Extrait choisi:
»»

Avis sur « Le soldat désaccordé » de Gilles Marchand (3/6)

Avis sur « Le soldat désaccordé » de Gilles Marchand (3/6)

 

                                               Avis sur "Le soldat désaccordé" de Gilles Marchand (3/6)

 

Avis sur Le soldat désaccordé de Gilles Marchand (3/6)

Voyage au bout d'un mystère © Aux forges de Vulcain

 

HUMANVIBES VOUS RECOMMANDE – La Grande Guerre comme vous ne l'avez jamais lue ! Mon avis "novélisé" en six chapitres sur le nouveau roman de Gilles Marchand – "Le soldat désaccordé" – aux éditions Aux Forges de Vulcain.

 

                                                                                                        SOLDAT LAPLUME (3/6)

                                                                                                                 Avis sur Le soldat désaccordé de Gilles Marchand (3/6)

 

Agnès s'éclaircit la voix.

– Lucien, mon arrière grand-père a connu Jeanne, mon arrière grand-mère, en 1913. Ils sont tombés fous amoureux l'un de l'autre, et puis la guerre de 14 a brisé bien des couples dans le monde entier. Jeanne avait vingt ans à l'époque et travaillait dans l'hôtel de ses parents à Paris. Lui en avait vingt-trois. L'Hôtel Triomphe se situait à l'angle de la rue de la Lune et du 38 rue Poissonnière dans le 2e arrondissement.

– Il existe encore ?

– Non. C'est une crêperie bretonne au rez-de-chaussée qui l'a remplacé avec des appartements situés au-dessus.

– Dommage, non ?

– Je ne sais pas…Sans doute. La petite chambre en coin se situait tout en haut au 4e étage, elle donnait sur la rue Poissonnière.

Avis sur Le soldat désaccordé de Gilles Marchand (3/6)

Angle de la rue de la Lune et du 38 rue Poissonnière (2022) © Marc Bélouis

 

Elle continue.

««

Données fournies:

»»

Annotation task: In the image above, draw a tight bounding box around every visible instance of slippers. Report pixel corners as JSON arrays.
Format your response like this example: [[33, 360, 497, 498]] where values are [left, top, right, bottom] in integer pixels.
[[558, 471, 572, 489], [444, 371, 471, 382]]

««

Consigne:
Prolongez l'extrait sur Lucien et Jeanne en reprenant le récit juste après sa dernière phrase.

Réponse:
– Je me suis un peu renseignée sur le web, plus exactement sur le portail Mémoires des hommes. Mon arrière grand-père faisait partie du 103e régiment d’infanterie en tant que fantassin, sous le numéro matricule 747. Il a été engagé dès le début sur la fameuse bataille de la Marne, mais sans avoir côtoyé les célèbres taxis regroupés avant leur départ sur la zone de conflit, entre autres, à Gagny…

– Ensuite ?

– Ensuite ? Plus de traces. Rien entre fin 1914 et le printemps 1916. Lui et certains soldats de son régiment ont rejoint la Somme par la suite du côté d'Albert. Cela a été très dur, mais à quel endroit ça ne l'a pas été ?

– Oui. Pour tous ceux sans exception qui ont participé à cette boucherie, ajouté-je.

– C'est rien de le dire.

– Et c'est là-bas qu'il a perdu la vie ?

– Vous avez vu juste. C'est là qu'il a disparu.

– Et comment avez-vous fait pour savoir tout ça, puisque vos recherches sur Internet n’ont pas complètement abouti ?

– Par ma grand-mère.

– Hum, très bien. Mais votre mère n'a pas été un relais dans cette affaire ?

– Cela ne va sûrement pas vous surprendre, Suzanne, ma grand-mère, n'a jamais vraiment évoqué tout ça, comme dans de très nombreuses familles de l'époque. Peut-être qu'elle en avait parlé à ma mère, mais elle ne m'a jamais rien dit sur le sujet.

– Votre grand-mère ?

– Non, ma mère.

Au loin, nous devinons des visiteurs qui semblent s’approcher.

– Mais je peux dire que nous étions très proches, ma grand-mère et moi.

– Complices ?

– Oui, on peut dire ça. Vous savez cela doit être difficile de parler des évènements de cette époque – entre mère et fille – qui vous ont marquées à vie. Et puis, il faut trouver des moments pour se confier, je suppose. Ce n'est pas en prenant le métro ou en faisant nos courses ensemble que l'on va tout à coup dire : « Au fait je ne t'ai pas dit ? Ton arrière grand-père Lucien dans les tranchées, il en a vu de drôles ! Ah bon ? »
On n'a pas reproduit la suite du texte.